## Supplied passage
........

Sunday, April 28, 2013

Sunday project. My desperate dictionary "attack"

I was stuck with one word of this game:
https://play.google.com/store/apps/details?id=de.lotum.whatsinthefoto.es
you look at 4 pictures and guess the word that correlates them. I couldn't go further so, I decided to use brute force.

Objective: Get all the possible permutations of the given letters (12 ) of the given size (5) and match them against a dictionary.


darwin@evolution:~/spwords> wget http://www.insidepro.com/dictionaries/Spanish.rar
darwin@evolution:~/spwords> unrar Spanish.rar


darwin@evolution:~/spwords> file Spanish.dic
Spanish.dic: ISO-8859 text, with CRLF line terminators

The database has unicode encoding, so lets do some encoding conversion.

idarwin@evolution:~/spwords> iconv -f ISO-8859-1 -t UTF-8 Spanish.dic > Spanish.dic.unicode
darwin@evolution:~/spwords> dos2unix Spanish.dic.unicode


I'm using my favorite RDBMS (PostgreSQL) for the word matching.

postgres=# CREATE TABLE words(id serial primary key, word varchar, word_unnacented varchar);
NOTICE:  CREATE TABLE creará una secuencia implícita «words_id_seq» para la columna serial «words.id»
NOTICE:  CREATE TABLE / PRIMARY KEY creará el índice implícito «words_pkey» para la tabla «words»
CREATE TABLE
postgres=# \copy words(word) FROM 'Spanish.dic.unicode'
postgres=# select count(*) from words;
 count
--------
 413527


postgres=# CREATE EXTENSION unaccent;
CREATE EXTENSION
postgres=# UPDATE words set word_unnacented = unaccent(word);
UPDATE 413527
postgres=# CREATE INDEX words_word_idx ON words(word_unnacented varchar_pattern_ops);
CREATE INDEX

postgres=# create extension plpython2u;

 CREATE OR REPLACE FUNCTION match_word(letters varchar,len int) RETURNS TABLE (match varchar)

........

## Information supplied
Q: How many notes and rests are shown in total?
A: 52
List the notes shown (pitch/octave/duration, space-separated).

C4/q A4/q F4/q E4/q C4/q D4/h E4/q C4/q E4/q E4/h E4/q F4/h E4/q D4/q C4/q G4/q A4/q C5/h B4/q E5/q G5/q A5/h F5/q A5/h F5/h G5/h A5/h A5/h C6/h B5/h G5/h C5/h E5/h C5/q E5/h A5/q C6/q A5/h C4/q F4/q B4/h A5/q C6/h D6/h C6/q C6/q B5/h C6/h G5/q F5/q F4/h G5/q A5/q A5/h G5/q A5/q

........

## Task instructions
1. According to the dictionary-attack post, why is the Spanish dictionary file run through iconv before it is loaded? Answer in one to three sentences.
2. In the dictionary-attack post, which shell programs does the author run at the command prompt before turning to PostgreSQL? Name every one.
3. Pick up the dictionary-attack post after its final line, the match_word function header, and carry it on.
Nothing in the listing is needed for this work.

## Answer list
1. The file command reports that Spanish.dic is ISO-8859 text, but the database uses unicode encoding. The author therefore converts the file from ISO-8859-1 to UTF-8 with iconv.

2.
- wget
- unrar
- file
- iconv
- dos2unix

3.
AS $$
import itertools
result = []
for i in itertools.permutations(letters,len):
        rs = plpy.execute("SELECT word_unnacented FROM words WHERE word_unnacented = '%s' " % ''.join(i).lower())
        result += [(r['word_unnacented']) for r in rs]
return result
$$ LANGUAGE plpython2u;

postgres=# select distinct match_word('srtkjncnmonu',5) order by 1;
match_word 
------------
 comun
 cornu
 crujo
 cruos
 cujon
 cunos
 curso
 curto
 cutos
 junco
 junos
 junto
 jurco
 juros
 justo
 moscu
 munon
 muros
 murto
...

etc.

It took 10 seconds to yield the results (Intel Pentium Dual Core) .

It turns out that the correct word, which I found through this "attack", was "curso", that had in my opinion nothing to do with the pictures. Now I can continue playing =-) .